The main part of the book goes through various representative works in poetry, short stories, novels, and plays, with Bloom outlining some of the main structural and thematic points, and discussing the value of the work and author in question. Most of this is fairly standard literary criticism, but Bloom is clearly very well read, thoughtful, and engaging. The selection is, overall, rather conservative, which is fine. It’s hard to go wrong with Austen, Hemingway, Wordsworth, and Faulkner, for instance. His selection is weighted toward English literature and Shakespeare is the oldest author included; this excludes a great deal of foundational Western literature, but since How to Read and Why is targeted to beginners, it is reasonable to focus on well-known, easily available works, and avoid the potentially sticky issue of translation. I haven’t read many of the works included, but the only one I’d object to is Toni Morrison’s Song of Solomon, the only “affirmative action” selection, despite Bloom’s praise for the book.
One thing I especially appreciate about Bloom is his dismissal of academic fads, the idea that authors must be political activists, and the like. He writes in the Introduction:
Ultimately we read - as Bacon, Johnson, and Emerson agree - in order to strengthen the self, and to learn its authentic interests. We experience such augmentations as pleasure, which may be why aesthetic values have alwasy been deprecated by social moralists, from Plato through our current campus Puritans. The pleasures of reading are selfish rather than social. You cannot directly improve anyone else’s life by reading better or more deeply. I remain skeptical of the traditional social hope that care for others may be stimulated by the growth of individual imagination, and I am wary of any arguments whatsoever that connect the pleasures of solitary reading to the public good.
Accordingly, Bloom takes each author on the author’s own terms, avoiding reading modern fashions into the texts, and focuses on what each author offers to the reader as an individual.
That’s all well and good, and Bloom so far sounds broadly Conservative. However, one quickly gets the impression that he’s simply a Liberal who’s been left behind as the rest of the Left moves forward faster than he has. For example, he has the silly habit of using “she” as a gender-neutral pronoun, and when discussing romantic relationships between characters feels it necessary to specify “heterosexual.” Also, though I don’t think he’s a Freudian, he still talks about sexuality in a way that makes me suspect that the discredited psychologist is lurking around somewhere.
Also, he offers a number of opinions that I’m reluctant to criticise at any length, not having read his full arguments, but that are, frankly, rather dubious. One of the more famous examples is his assertion that William Shakespeare “invented the human,” as we now think of humans.
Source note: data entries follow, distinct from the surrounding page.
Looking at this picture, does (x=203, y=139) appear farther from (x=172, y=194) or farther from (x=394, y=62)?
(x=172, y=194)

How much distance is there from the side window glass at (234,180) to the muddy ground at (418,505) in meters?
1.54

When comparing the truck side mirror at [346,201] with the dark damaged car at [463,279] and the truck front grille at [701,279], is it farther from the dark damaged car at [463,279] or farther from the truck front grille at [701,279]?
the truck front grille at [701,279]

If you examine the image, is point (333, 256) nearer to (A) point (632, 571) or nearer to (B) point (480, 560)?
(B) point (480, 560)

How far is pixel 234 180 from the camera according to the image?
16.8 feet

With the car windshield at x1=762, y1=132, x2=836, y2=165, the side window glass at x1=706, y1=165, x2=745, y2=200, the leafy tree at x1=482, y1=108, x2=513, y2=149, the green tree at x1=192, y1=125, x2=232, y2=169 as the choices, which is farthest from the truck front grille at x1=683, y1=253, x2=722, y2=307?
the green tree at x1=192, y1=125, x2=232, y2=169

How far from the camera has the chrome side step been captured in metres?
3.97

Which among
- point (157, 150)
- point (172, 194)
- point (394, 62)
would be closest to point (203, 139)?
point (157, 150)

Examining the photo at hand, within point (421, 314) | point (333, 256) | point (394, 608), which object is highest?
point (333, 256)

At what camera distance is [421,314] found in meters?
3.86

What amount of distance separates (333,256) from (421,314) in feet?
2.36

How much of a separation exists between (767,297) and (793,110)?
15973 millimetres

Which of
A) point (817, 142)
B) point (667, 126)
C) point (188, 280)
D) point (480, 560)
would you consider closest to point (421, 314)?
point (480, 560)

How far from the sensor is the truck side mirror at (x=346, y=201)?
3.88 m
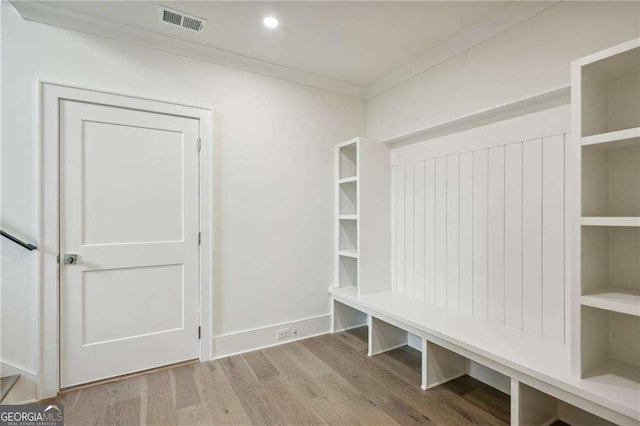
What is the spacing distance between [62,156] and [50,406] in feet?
5.31

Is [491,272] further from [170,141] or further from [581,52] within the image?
[170,141]

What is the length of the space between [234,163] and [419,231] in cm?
174

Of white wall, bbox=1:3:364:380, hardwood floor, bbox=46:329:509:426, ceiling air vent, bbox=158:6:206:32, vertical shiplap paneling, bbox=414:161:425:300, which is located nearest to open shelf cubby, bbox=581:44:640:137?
vertical shiplap paneling, bbox=414:161:425:300

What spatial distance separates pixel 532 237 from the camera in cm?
198

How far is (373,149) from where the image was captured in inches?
116

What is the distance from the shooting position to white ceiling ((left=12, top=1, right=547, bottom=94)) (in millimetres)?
2053

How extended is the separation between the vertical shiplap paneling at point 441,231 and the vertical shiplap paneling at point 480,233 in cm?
25

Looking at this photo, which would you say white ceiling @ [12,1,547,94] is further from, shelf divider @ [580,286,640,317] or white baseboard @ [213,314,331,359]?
white baseboard @ [213,314,331,359]

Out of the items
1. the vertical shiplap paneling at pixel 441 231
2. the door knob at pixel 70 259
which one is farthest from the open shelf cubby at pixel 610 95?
the door knob at pixel 70 259

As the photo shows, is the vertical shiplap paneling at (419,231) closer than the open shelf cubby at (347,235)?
Yes

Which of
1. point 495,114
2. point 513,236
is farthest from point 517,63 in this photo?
point 513,236

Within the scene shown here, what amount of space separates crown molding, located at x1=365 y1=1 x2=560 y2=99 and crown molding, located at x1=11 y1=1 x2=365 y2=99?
1.80 feet

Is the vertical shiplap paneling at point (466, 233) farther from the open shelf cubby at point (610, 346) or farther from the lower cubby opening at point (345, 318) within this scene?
the lower cubby opening at point (345, 318)

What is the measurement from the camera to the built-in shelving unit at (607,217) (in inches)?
56.2
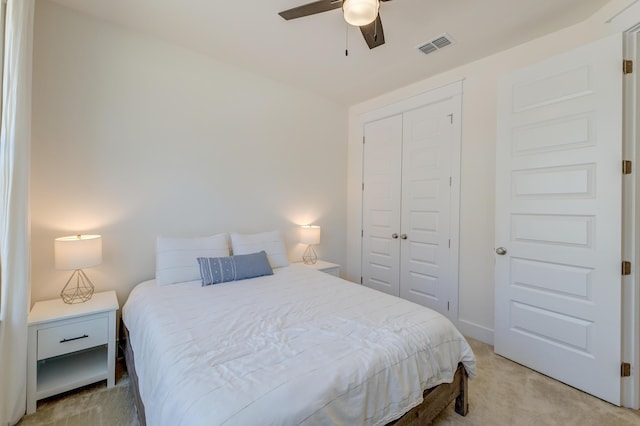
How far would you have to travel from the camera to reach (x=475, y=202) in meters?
2.84

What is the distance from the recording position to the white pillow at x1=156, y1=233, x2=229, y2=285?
2.34 metres

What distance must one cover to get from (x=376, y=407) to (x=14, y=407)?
2091mm

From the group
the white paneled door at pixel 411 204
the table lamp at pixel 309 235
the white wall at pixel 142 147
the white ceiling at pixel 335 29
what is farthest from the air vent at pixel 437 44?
the table lamp at pixel 309 235

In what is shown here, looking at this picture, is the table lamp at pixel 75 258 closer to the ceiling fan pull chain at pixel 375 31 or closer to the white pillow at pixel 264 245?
the white pillow at pixel 264 245

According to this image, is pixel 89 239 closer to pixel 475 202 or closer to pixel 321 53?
pixel 321 53

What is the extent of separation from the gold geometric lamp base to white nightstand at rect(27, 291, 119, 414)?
0.31 feet

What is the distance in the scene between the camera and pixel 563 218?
6.92 feet

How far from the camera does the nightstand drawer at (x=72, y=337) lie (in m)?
1.77

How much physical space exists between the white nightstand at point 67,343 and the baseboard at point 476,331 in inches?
124

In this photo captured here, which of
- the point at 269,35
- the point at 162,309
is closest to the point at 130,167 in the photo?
the point at 162,309

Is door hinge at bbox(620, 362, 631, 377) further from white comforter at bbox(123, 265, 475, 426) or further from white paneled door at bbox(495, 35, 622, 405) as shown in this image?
white comforter at bbox(123, 265, 475, 426)

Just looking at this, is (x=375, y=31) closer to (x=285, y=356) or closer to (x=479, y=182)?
(x=479, y=182)

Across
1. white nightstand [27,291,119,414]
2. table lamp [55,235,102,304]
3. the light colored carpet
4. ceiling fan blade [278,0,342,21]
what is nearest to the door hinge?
the light colored carpet

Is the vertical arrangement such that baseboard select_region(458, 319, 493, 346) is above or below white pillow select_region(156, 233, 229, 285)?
below
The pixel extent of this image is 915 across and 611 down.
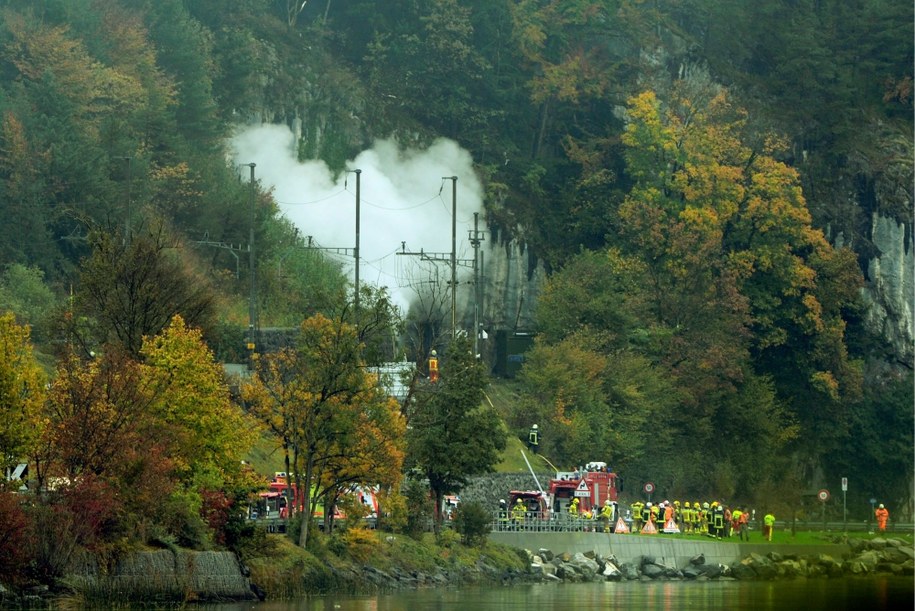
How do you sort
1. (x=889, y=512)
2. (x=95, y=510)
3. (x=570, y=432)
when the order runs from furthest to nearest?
(x=889, y=512) → (x=570, y=432) → (x=95, y=510)

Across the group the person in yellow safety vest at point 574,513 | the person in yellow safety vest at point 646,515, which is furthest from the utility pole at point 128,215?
the person in yellow safety vest at point 646,515

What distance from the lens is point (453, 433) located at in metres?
79.5

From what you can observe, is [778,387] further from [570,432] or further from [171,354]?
[171,354]

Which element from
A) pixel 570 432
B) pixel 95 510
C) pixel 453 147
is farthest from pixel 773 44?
pixel 95 510

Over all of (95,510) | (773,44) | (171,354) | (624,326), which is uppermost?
(773,44)

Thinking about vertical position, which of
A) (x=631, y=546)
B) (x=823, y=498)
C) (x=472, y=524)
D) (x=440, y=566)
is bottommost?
(x=440, y=566)

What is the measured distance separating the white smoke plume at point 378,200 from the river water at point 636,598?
Result: 3855 centimetres

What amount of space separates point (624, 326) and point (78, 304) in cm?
4154

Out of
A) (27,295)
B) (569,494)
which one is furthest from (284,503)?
(27,295)

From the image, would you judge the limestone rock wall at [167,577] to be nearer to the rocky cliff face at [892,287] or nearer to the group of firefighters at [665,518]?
the group of firefighters at [665,518]

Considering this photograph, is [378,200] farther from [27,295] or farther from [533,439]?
[27,295]

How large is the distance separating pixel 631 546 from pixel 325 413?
1923 cm

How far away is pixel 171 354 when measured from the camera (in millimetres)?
66812

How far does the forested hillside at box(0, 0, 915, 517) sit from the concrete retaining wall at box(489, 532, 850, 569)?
1635 centimetres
He discusses this in depth in another book, Shakespeare and the Invention of the Human, but I find it hard to believe that this work would reward the time I put into it (though I am open to recommendations).
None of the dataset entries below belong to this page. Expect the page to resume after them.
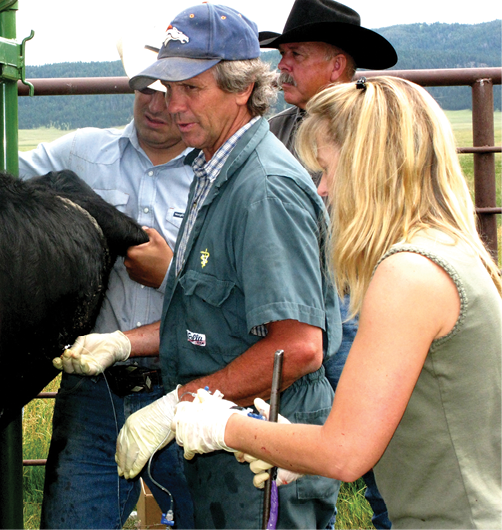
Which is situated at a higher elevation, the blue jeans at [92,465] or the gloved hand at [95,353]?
the gloved hand at [95,353]

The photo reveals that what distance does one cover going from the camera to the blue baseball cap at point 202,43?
1.91 metres

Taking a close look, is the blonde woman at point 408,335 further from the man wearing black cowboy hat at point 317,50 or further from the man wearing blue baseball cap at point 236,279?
the man wearing black cowboy hat at point 317,50

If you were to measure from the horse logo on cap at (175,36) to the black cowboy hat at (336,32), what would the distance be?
1.38 meters

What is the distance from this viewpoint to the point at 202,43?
191 centimetres

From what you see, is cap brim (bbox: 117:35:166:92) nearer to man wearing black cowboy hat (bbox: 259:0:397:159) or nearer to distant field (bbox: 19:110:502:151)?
man wearing black cowboy hat (bbox: 259:0:397:159)

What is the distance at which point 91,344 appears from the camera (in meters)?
2.27

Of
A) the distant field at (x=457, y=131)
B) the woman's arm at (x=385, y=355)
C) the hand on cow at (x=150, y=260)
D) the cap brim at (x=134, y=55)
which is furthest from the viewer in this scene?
the distant field at (x=457, y=131)

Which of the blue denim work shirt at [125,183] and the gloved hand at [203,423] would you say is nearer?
the gloved hand at [203,423]

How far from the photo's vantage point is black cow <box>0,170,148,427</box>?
1.74m

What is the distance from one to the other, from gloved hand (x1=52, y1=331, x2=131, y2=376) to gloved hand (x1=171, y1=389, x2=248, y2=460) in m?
0.62

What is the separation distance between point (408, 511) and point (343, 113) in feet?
2.84

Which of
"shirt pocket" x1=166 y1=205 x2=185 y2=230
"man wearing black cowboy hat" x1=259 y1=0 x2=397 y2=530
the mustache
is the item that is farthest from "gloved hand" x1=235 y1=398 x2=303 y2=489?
the mustache

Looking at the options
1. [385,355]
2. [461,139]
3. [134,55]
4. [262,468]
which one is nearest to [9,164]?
[134,55]

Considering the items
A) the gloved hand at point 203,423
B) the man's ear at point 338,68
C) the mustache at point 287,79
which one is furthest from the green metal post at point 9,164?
the man's ear at point 338,68
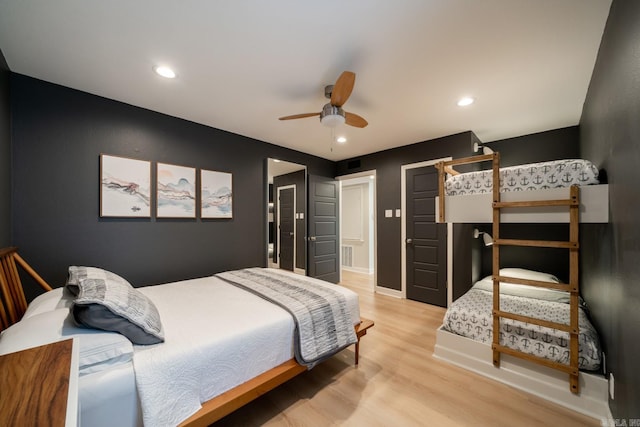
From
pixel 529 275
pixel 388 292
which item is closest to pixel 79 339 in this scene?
pixel 388 292

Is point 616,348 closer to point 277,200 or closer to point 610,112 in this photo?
point 610,112

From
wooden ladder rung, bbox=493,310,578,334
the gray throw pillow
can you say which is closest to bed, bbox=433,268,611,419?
wooden ladder rung, bbox=493,310,578,334

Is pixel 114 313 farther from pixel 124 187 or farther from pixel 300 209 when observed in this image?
pixel 300 209

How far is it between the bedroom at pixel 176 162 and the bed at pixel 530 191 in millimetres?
127

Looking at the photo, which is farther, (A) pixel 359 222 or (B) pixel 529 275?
(A) pixel 359 222

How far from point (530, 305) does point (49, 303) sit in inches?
153

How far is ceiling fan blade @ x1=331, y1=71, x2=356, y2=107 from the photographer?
1.71 metres

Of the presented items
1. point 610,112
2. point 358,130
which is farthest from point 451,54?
point 358,130

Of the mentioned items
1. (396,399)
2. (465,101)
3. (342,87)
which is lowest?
(396,399)

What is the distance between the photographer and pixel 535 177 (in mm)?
1876

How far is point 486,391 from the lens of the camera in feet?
6.02

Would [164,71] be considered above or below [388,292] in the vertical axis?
above

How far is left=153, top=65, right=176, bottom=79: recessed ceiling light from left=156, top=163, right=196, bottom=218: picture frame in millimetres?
1059

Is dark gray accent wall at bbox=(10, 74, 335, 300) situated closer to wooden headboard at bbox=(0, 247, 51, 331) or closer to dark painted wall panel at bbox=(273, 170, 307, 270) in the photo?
wooden headboard at bbox=(0, 247, 51, 331)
Finally, the audiobook is narrated by John McDonough, who does well and navigates the proper pronunciation of international authors’ names admirably (at least, as far as I can judge such things).
So, is How to Read and Why worth picking up? There are certainly benefits to it, especially for those looking to get started with a serious study of literature but want something less dry and systematic than Mortimer Adler and Charles van Doren’s How to Read a Book, or less idiosyncratic and specific to poetry than Ezra Pound’s ABC of Reading. I prefer these latter two, and Adler and van Doren will still be my go-to recommendation, but Bloom will do just fine for a more casual starting-point.